Arctic and Indigenous groups worldwide are known to be in a disadvantage position of childhood sexual abuse. The long history of oppression, marginalization, and stigmatization of Indigenous peoples is claimed to contribute to violence against women and children, but little research exist to support this. In contrast to other Arctic Indigenous groups, the Sami have been in close and adaptable contact with the majority populations over hundreds of years, and occupied a less oppressed position. Cultural exchange has been a bi-directional process over time.
Sami youngsters do not differ in rates of sexual abuse from their non-Sami peers. The Sami population has during the last decades gone through a strong political and cultural revitalization, which has strengthen the Sami culture and political rights on group and individual level, and heightened the position of Sami in the dominant society. In addition, the Sami have experienced the same benefit of socioeconomically advantages taking place in Norway and other Nordic countries generally the last decades with regard to educational possibilities, social welfare, and access to health care, also including Indigenous-focused health care. In certain Sami areas, for instance, the educational level among Sami females is among the highest in Norway and the general socioeconomic status not in disadvantage compared to the non-Sami population. Compared to many other Indigenous groups, the Sami are in a unique position which may explain the lower rates of CSA among Sami adolescents.

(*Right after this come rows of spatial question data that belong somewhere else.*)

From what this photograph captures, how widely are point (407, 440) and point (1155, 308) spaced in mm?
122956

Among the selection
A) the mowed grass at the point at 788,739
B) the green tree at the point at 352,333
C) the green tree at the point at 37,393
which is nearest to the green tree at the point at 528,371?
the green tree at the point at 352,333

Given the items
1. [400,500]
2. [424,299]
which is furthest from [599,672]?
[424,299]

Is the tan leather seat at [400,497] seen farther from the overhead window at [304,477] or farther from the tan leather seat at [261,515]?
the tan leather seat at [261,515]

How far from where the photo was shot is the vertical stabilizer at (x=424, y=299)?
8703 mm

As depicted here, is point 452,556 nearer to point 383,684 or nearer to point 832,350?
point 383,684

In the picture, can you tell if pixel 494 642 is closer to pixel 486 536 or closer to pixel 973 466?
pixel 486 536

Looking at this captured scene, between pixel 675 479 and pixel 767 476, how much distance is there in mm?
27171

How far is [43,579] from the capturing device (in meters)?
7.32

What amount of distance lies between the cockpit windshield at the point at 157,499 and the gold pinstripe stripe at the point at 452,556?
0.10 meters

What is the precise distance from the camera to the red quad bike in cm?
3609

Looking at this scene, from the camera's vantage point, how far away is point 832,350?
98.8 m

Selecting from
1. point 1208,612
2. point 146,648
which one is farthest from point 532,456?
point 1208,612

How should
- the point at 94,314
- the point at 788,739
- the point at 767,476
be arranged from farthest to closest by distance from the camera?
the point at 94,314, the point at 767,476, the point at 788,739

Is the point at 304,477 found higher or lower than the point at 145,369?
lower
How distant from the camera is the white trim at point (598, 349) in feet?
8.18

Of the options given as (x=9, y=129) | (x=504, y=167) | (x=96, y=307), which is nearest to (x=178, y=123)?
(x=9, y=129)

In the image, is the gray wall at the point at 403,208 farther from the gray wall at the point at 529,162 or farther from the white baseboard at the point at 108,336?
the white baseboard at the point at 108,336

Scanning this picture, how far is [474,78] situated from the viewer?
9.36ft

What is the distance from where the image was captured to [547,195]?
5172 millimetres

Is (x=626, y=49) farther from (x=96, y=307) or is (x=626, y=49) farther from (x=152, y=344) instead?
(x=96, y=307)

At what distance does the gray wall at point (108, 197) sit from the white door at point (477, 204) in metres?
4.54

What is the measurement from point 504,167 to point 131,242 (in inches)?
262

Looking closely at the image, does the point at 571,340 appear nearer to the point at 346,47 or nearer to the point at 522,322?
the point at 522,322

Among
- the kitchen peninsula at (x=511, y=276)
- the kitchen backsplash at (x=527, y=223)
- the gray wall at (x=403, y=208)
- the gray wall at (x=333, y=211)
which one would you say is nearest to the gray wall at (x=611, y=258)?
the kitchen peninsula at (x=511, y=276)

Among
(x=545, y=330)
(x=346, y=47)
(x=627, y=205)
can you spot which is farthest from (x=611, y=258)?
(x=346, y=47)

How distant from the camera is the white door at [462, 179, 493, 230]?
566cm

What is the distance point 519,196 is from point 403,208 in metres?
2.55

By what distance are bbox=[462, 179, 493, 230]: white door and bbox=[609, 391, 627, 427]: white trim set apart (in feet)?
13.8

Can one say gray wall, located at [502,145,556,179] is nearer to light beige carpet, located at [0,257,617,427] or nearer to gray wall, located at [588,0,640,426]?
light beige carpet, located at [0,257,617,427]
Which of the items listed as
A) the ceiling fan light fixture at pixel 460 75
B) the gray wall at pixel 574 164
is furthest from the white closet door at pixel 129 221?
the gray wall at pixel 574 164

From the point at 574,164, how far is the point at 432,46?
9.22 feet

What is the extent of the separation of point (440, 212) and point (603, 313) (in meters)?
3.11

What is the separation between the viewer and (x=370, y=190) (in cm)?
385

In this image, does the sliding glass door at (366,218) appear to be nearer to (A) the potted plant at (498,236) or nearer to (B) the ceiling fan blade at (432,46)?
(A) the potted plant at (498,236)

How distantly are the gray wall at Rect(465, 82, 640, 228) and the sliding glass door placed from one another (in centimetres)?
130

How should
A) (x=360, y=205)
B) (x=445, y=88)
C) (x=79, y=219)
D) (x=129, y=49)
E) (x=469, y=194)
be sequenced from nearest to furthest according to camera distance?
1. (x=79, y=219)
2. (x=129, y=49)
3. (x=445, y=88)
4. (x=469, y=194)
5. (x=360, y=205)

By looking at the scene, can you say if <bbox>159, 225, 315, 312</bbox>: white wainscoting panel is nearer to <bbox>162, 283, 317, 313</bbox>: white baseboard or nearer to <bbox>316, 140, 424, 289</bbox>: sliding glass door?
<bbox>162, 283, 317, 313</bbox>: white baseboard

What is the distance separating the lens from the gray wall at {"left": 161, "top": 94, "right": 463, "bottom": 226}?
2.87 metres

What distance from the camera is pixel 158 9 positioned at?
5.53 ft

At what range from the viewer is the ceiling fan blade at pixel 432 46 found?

Overall, the prevalence of CSA is still too high and more preventive efforts are needed. Without a greater focus on CSA in communities and adults working with children, and a broader understanding of the complex nature of sexual abuse, which includes the cultural and social aspects of Indigenous peoples, the prevention of sexual abuse may not target the risk groups and offer good enough efforts. In addition, more knowledge of the effects of CSA is needed. Recent studies in adolescent groups also highlight the need for preventive efforts also targeting peer abuse. Stronger attention should also be put on more research on resilient factors preventing CSA and success factors in reducing rates of CSA.